High C35 homohopanes are believed to indicate a highly reducing marine environments, while low C35 homohopanes are typically shown in oxidizing water conditions (Peters and Moldowan 1991). The distribution of homohopanes within the studied samples of KOF is clearly show the relatively high C34 and C35 homohopanes concentrations (Table 2; Fig. 9) which is used as an indicator to highly reducing marine environment. In addition, the abundance of C23 tricyclic terpane and C24 tetracyclic terpane in the m/z191 mass chromatograms (Fig. 9) indicate the contribution of algae-rich organic matter (Zumberge 1987; Hanson et al. 2000; Alizadeh et al. 2017).
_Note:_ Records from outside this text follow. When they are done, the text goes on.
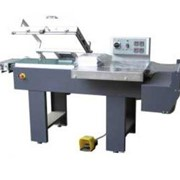 Minipack 7555 Packaging Machine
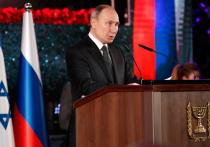 СМИ назвали «цирком» шумиху вокруг форума по Холокосту из-за Путина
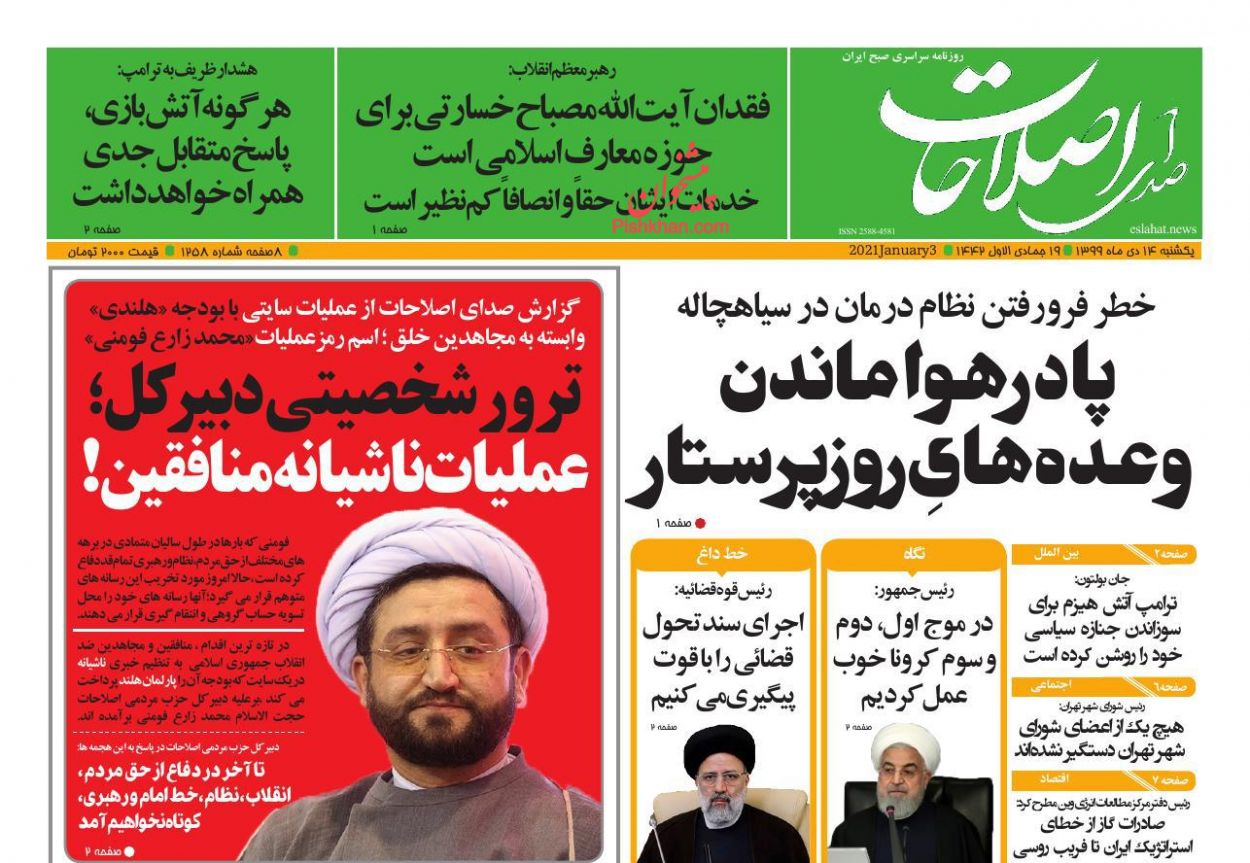 عناوین اخبار روزنامه صدای اصلاحات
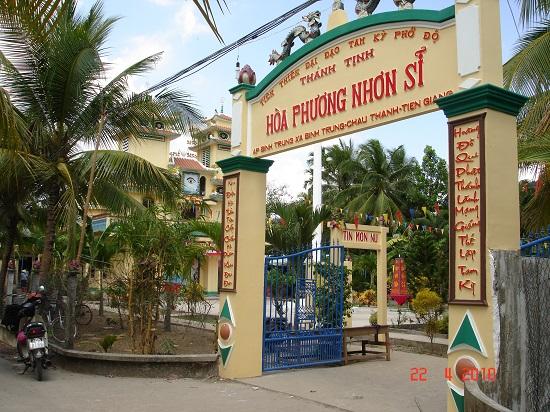 tti-hoa-phuong-nhon-si-httth-tien-giang4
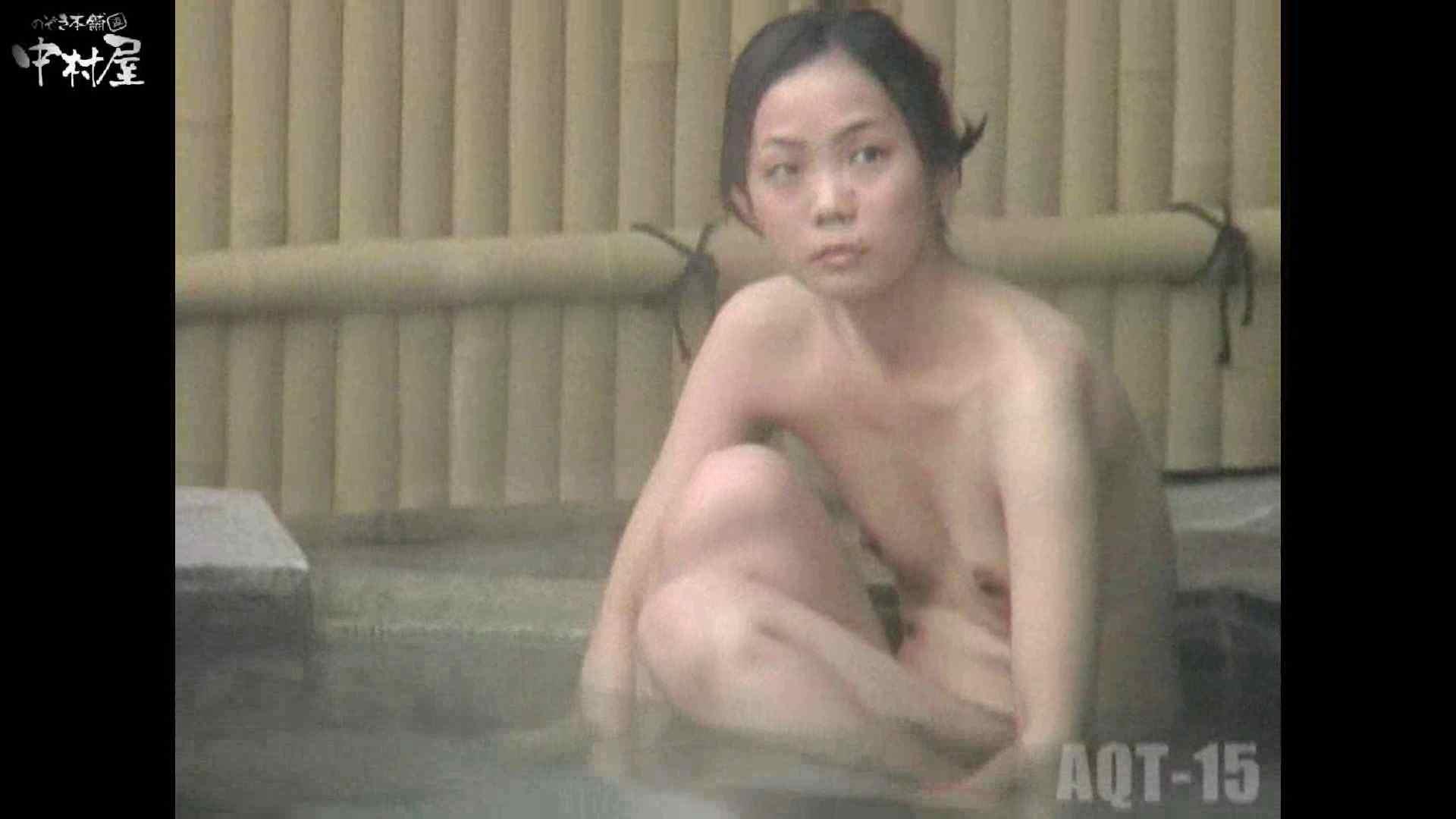 Aquaな露天風呂Vol.878潜入盗撮露天風呂十五判湯 其の八 美しいOLの裸体   潜入突撃  95pic 9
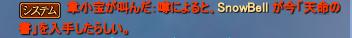 2014.1月くじ3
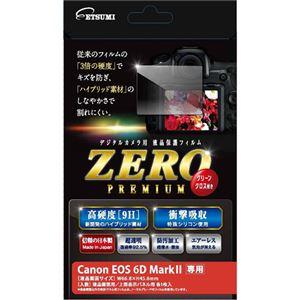 (まとめ)エツミ 液晶保護フィルム ガラス硬度の割れないシートZERO PREMIUM Canon EOS 6D Mark専用 V-9300【×2セット】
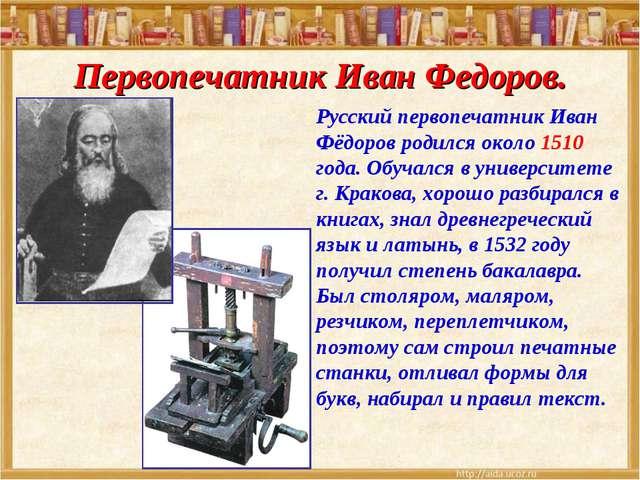 Русский первопечатник Иван Фёдоров родился около 1510 года. Обучался в универ...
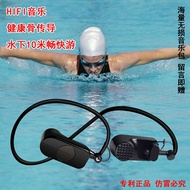 Swimming waterproofing MP3 player outdoor sports wireless bone conduction music diving Samsung MP3 h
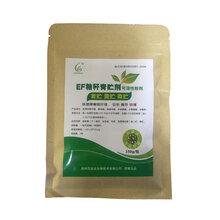EF秸稈青儲劑稻草麥秸發酵劑微貯劑圖片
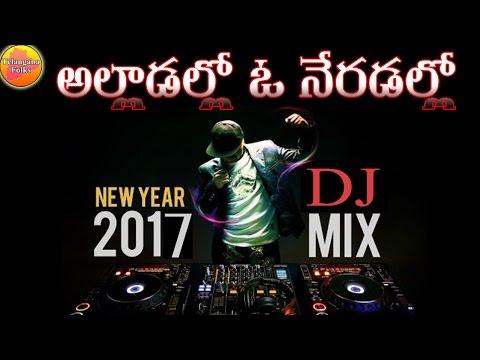 Alladallo O Neradallo | Telangana Dj Songs 2017 | Dj Songs 2017 Telugu | Dj Folk Songs Telugu  2017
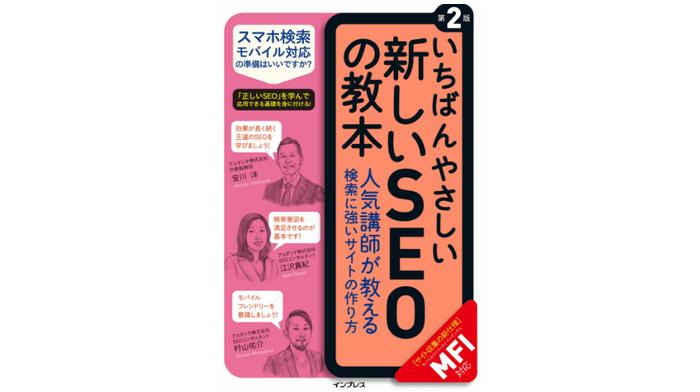 いちばんやさしい新しいSEOの教本 第2版 人気講師が教える検索に強いサイトの作り方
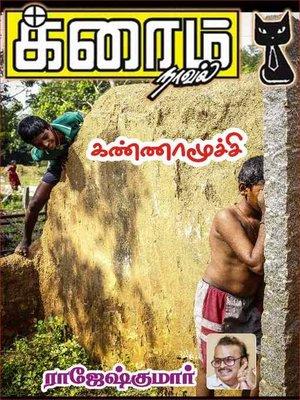 cover image of Kannamoochi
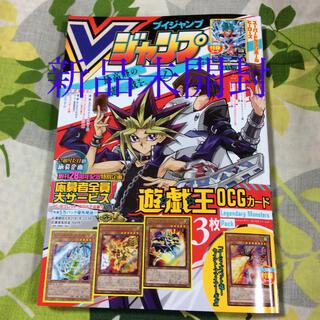 シュウエイシャ(集英社)のVジャンプ 7月号 新品(趣味/スポーツ/実用)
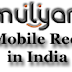 HOW TO GET FREE RECHARGE FROM AMULYAM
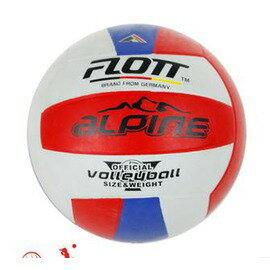 排球 三色橡膠排球 超柔軟 訓練用球0240 -7801001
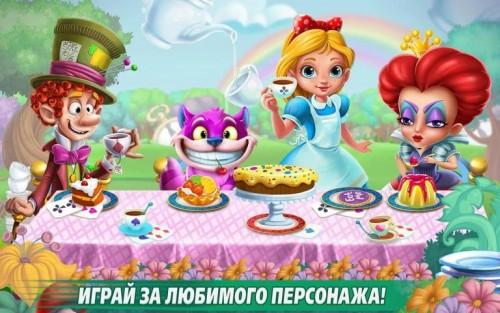 Alice_3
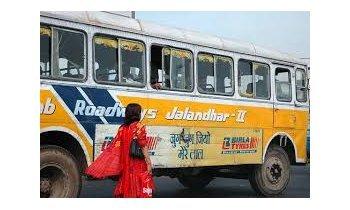 Comment se déplacer en Inde ?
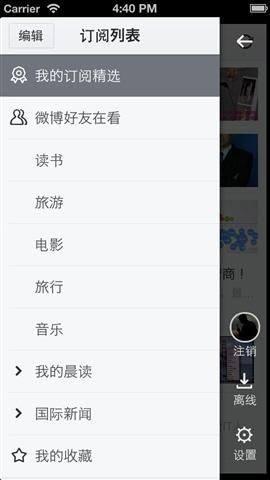 云云阅读器手机版图3
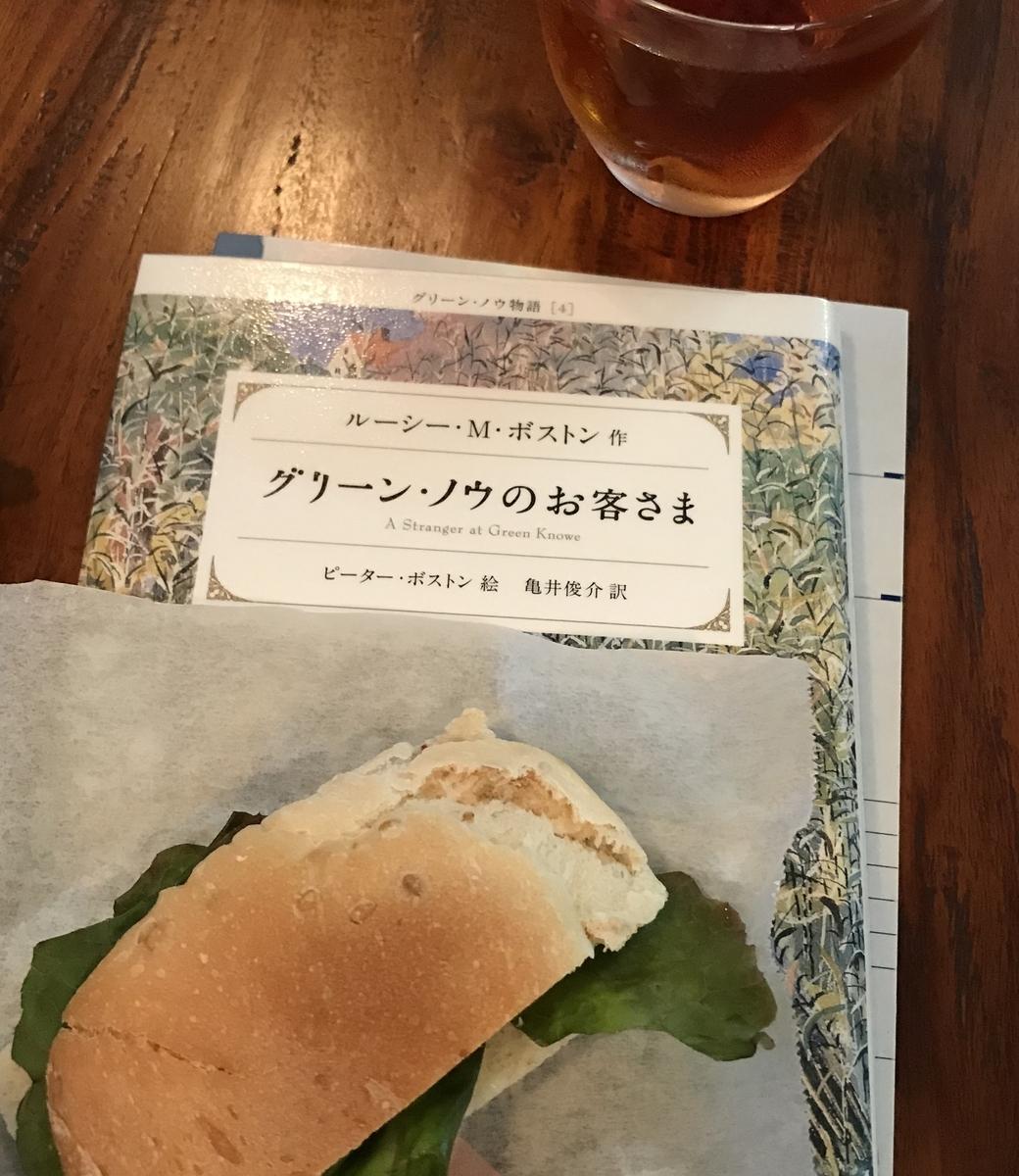 f:id:haradamasaru:20190909233841j:plain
Gammacerane is also identified in small amounts in all the studied oils (Fig. 9). The gammacerane index (Gammacerane/C30hopane) ranged from 0.01 to 0.12 (Table 2). The presence of gammacerane is used as an indicator for highly salinity-stratified water column during deposition of source rocks (Sinninghe et al. 1995; ten Haven et al. 1989). Although it does not occur in high amount, gammacerane is an indicator of anoxic/hypersalinity conditions by which its occurrence is often coeval with the increased abundance of C35 hopanes (Schaeffer et al. 1995). The molecular geochemistry of Chia Gara Formation from Kirkuk Oil Field, is also used to indicate the presence of nearly same amount of gammacerane (Mohialdeen and Hakimi 2016). In addition, the relatively low Ts/Tm ratios (0.19 to 0.31 except sample Kz-1 with 1.31) also suggesting that the oils are generated from marine carbonate source rocks (Table 2; Fig. 9). It can be deduced that the high percentage of Ts/Tm in sample Kz-1 is returned to the higher maturity level as compared to the other samples and possibly not to different source rock type.
Steranes
Steranes are derived from the sterols of cell membranes of eukaryotes, mainly algae and higher plants (Volkman 1986; Schwark and Empt 2006). The distributions of diasterane and sterane biomarkers are explained by the m/z 217 ion chromatograms (Fig. 10). Huang and Meinschein (1979) concluded that the dominance of C27 sterane indicates that it is primarily derived from algae, while the C29 steranes are typically associated with land plants. The study oils are characterized by high abundances of C27 regular steranes (43.7–47.0%) compared with C28 and C29 homologues (Table 3; Fig. 11). This reflects the high contribution of aquatic algal organic matter and carbonate marine of the source rocks (Huang and Meinschein 1979; Peters and Moldowan 1993; El-Sabagh et al. 2017). The 20S/ (20S+20R) and ββ/ (ββ+αα) C29 sterane ratios were relatively consistent for all the analyzed samples, ranging between 0.43–0.46 and 0.58–0.63, respectively (Table 4).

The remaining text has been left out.